Written instruction 1: Please collect every line of the entries that contains the word "water", matching its case exactly.

── Excerpted passage ──

76 - AS II.64    (click to view in Digital Bodleian)

76 - AS II.64. Plan, with the internal elevation of the choir sketched in the top L corner. Study drawing by Wren, drawn freehand to a scale of just under 37 ft to an inch (drawn scale). Dark brown ink over pencil and scorer. Additions in pencil and red crayon. 241 x 367 mm. Watermark: Strasbourg lily WR. Pencil additions:
  1. (i) The W portico is extended to the N.
  2. (ii) A portico of free-standing columns, matching that to the W, has been added to the S transept.
  3. (iii) The NE corner bastion has been extended into the re-entrant angle.
  4. (iv) A columnar portico has been added to the central bay of the N side of choir.
  5. (v) The pencil sketching over the S wall of the S choir aisle probably denotes foundations.
  6. (vi) Circular choir-stalls have been added to the choir (compare 52).
  7. (vii) A circle, with smaller circles on the cardinal points, has been sketched to the S of the nave.
Endorsed in ink by an early hand: Copie of Mr Bankes Centract for St Magnus, Entd. Near this: a rough pencil sketch, possibly relating to the roof structure at St Magnus-the-Martyr.

───
── Provided entries ──

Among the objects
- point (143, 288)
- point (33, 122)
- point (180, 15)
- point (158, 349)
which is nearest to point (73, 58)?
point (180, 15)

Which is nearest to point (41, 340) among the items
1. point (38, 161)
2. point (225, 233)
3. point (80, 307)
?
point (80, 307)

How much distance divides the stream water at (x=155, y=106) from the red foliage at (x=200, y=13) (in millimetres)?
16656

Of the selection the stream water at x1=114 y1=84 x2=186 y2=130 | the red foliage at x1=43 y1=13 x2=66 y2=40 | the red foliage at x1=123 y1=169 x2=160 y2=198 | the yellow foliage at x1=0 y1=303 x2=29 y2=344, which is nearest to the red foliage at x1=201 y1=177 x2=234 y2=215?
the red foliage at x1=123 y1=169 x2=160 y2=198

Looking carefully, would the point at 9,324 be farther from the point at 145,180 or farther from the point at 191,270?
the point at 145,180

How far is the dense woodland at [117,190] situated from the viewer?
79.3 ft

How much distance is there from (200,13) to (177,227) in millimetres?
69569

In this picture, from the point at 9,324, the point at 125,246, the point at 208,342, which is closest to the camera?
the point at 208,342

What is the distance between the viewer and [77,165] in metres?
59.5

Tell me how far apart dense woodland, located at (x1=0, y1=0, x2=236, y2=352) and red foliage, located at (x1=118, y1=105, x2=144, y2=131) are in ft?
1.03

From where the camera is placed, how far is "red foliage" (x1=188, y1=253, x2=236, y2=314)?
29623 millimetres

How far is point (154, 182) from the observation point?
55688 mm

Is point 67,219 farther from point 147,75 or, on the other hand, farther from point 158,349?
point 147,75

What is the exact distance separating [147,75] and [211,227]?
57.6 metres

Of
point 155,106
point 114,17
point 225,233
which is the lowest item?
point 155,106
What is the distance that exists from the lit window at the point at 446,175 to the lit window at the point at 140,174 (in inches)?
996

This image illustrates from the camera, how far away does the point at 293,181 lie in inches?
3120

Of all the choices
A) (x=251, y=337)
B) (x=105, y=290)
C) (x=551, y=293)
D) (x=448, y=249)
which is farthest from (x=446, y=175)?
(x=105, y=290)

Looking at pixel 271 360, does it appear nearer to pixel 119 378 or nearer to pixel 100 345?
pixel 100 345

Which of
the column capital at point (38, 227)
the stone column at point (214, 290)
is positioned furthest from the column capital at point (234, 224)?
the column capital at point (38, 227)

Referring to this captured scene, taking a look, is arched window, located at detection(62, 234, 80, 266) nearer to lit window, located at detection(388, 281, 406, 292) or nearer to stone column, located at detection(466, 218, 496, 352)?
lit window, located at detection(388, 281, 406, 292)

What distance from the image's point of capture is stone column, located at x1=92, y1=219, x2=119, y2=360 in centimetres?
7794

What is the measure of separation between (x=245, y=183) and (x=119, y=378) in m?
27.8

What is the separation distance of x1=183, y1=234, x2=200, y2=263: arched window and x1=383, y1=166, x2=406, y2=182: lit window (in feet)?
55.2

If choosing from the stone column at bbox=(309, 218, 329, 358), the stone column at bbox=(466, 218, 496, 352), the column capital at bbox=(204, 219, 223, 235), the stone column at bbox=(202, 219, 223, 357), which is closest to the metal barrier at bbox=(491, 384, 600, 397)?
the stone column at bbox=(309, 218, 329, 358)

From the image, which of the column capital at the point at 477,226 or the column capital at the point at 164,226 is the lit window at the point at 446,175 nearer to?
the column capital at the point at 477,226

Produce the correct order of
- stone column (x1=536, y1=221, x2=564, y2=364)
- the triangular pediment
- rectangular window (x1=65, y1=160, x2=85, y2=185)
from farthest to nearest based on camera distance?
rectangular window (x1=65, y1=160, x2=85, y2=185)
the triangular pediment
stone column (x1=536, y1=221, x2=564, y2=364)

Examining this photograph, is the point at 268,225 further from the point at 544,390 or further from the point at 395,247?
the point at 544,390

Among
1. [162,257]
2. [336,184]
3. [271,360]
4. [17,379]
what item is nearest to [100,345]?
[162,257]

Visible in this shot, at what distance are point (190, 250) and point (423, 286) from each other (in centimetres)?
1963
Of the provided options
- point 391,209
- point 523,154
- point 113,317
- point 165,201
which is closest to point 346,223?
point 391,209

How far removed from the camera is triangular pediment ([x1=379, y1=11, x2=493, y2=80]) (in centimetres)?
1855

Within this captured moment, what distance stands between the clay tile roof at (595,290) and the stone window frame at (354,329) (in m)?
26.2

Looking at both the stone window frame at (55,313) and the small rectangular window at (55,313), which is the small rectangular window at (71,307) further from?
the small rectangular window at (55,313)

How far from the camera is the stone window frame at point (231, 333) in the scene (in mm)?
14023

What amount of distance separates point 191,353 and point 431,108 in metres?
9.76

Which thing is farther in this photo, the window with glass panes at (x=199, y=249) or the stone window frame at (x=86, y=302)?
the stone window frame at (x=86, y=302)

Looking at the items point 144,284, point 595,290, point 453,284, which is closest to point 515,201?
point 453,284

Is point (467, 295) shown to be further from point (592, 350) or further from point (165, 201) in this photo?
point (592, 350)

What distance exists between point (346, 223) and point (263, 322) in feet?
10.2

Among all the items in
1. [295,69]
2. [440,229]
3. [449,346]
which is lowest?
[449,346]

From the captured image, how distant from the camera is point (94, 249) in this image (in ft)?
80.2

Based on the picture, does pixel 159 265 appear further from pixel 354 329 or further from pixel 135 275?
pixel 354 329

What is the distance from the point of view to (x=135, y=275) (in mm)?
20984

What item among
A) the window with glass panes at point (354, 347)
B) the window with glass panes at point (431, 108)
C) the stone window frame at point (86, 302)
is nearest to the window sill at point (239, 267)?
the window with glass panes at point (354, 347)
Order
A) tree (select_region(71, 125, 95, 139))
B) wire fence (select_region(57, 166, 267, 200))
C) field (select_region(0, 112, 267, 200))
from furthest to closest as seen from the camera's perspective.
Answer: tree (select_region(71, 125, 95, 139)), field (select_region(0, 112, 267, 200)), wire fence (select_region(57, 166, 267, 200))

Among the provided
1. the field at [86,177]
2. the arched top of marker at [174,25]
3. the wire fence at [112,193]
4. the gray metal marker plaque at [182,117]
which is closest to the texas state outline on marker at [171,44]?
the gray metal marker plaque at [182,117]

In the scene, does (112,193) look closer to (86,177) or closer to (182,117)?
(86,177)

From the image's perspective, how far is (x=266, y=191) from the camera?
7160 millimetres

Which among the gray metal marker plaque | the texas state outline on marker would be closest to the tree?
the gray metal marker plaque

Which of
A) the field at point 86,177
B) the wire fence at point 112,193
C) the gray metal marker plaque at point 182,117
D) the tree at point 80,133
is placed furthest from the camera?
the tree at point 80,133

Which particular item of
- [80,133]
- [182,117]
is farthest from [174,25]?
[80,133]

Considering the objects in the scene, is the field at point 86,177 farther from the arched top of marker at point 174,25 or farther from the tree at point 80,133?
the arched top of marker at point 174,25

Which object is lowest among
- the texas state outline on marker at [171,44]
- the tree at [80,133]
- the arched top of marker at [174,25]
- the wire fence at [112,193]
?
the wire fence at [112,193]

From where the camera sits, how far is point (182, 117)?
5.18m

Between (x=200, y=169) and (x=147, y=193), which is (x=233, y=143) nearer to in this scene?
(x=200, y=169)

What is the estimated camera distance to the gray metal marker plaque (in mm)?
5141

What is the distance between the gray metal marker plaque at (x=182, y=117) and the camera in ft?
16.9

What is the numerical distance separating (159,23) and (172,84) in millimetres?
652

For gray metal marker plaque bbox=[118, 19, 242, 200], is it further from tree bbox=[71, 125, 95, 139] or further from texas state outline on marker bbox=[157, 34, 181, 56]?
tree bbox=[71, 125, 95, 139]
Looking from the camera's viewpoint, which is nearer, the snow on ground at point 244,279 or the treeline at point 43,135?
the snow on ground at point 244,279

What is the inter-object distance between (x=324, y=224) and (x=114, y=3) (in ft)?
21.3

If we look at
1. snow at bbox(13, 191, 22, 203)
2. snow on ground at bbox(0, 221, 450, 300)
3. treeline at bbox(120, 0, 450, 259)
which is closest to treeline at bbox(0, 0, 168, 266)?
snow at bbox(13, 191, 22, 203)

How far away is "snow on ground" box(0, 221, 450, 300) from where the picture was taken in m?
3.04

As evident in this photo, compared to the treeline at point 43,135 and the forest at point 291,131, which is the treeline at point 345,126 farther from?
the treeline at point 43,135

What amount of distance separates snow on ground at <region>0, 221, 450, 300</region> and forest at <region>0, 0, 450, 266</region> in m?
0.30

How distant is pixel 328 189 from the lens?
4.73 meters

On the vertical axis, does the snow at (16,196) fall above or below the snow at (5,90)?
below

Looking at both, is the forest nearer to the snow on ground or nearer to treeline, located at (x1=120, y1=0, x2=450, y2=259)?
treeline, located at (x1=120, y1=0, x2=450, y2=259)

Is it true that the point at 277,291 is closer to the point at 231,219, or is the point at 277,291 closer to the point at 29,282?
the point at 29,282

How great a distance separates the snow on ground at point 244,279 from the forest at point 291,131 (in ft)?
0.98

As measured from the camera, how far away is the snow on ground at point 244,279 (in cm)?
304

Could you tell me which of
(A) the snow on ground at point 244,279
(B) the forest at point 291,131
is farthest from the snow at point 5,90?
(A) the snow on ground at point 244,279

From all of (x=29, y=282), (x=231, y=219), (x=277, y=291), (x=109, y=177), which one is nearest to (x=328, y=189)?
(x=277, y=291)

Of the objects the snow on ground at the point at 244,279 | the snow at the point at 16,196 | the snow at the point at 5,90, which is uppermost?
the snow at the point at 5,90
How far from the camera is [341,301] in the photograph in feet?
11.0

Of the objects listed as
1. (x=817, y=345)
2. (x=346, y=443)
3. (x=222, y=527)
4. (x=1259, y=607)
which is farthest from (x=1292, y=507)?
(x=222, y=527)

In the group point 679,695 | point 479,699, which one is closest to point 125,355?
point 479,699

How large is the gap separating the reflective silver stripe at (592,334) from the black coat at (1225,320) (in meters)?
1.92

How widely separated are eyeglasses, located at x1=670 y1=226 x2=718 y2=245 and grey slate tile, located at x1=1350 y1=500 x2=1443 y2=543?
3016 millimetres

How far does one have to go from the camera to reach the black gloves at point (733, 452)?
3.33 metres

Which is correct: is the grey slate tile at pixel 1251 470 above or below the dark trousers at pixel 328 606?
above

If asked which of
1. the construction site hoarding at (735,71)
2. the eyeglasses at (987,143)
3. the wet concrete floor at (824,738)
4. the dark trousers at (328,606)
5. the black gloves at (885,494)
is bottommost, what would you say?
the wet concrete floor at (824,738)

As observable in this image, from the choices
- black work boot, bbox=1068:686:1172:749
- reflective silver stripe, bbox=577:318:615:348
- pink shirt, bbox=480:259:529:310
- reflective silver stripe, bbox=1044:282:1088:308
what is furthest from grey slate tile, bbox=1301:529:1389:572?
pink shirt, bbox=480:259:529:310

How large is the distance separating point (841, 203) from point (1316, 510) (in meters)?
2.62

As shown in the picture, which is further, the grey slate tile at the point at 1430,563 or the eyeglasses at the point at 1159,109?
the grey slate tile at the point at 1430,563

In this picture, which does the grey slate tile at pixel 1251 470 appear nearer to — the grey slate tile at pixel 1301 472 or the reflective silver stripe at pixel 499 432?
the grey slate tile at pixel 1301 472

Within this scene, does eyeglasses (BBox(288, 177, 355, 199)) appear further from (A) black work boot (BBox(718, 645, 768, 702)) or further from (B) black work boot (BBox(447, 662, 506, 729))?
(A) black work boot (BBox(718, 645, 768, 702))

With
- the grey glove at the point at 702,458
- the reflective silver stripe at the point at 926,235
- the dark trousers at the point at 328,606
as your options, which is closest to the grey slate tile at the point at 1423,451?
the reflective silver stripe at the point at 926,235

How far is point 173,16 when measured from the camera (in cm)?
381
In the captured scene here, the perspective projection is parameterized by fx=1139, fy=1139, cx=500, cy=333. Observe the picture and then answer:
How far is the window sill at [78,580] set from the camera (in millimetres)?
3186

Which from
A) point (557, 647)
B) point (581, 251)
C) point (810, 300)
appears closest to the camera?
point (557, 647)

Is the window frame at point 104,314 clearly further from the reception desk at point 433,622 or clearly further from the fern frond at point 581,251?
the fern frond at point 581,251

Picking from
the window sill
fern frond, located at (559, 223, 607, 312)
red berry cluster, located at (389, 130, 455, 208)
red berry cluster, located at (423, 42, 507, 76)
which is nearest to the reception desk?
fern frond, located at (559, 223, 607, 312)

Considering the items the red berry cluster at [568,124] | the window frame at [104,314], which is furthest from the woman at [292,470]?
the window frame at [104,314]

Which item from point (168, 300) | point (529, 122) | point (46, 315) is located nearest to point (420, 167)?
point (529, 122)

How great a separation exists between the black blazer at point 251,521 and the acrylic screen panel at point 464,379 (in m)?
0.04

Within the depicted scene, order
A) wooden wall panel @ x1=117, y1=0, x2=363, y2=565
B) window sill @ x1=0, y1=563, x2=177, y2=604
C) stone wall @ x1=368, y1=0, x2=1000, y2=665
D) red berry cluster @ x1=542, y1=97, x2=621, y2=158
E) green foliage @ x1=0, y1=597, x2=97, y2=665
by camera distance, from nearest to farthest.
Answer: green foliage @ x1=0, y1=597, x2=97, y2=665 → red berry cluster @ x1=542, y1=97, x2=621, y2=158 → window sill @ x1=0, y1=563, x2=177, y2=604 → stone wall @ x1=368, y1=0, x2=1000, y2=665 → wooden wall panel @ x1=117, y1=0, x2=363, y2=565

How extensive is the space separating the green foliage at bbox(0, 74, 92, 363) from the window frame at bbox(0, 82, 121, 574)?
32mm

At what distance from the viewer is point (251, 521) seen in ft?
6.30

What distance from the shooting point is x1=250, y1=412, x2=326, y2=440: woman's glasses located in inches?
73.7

───

Written instruction 2: Revise the drawing description from "76 - AS II.64." up to and including "the re-entrant angle.", replacing "portico" with "colonnade" wherever it appears in that span.

Written response 1:
How much distance divides the stream water at (x=155, y=106) from the red foliage at (x=200, y=13) (in millimetres)?
Of the selection the stream water at x1=114 y1=84 x2=186 y2=130 | the red foliage at x1=43 y1=13 x2=66 y2=40 | the red foliage at x1=123 y1=169 x2=160 y2=198 | the yellow foliage at x1=0 y1=303 x2=29 y2=344, which is nearest to the red foliage at x1=201 y1=177 x2=234 y2=215?

Written response 2:
76 - AS II.64. Plan, with the internal elevation of the choir sketched in the top L corner. Study drawing by Wren, drawn freehand to a scale of just under 37 ft to an inch (drawn scale). Dark brown ink over pencil and scorer. Additions in pencil and red crayon. 241 x 367 mm. Watermark: Strasbourg lily WR. Pencil additions:
  1. (i) The W colonnade is extended to the N.
  2. (ii) A colonnade of free-standing columns, matching that to the W, has been added to the S transept.
  3. (iii) The NE corner bastion has been extended into the re-entrant angle.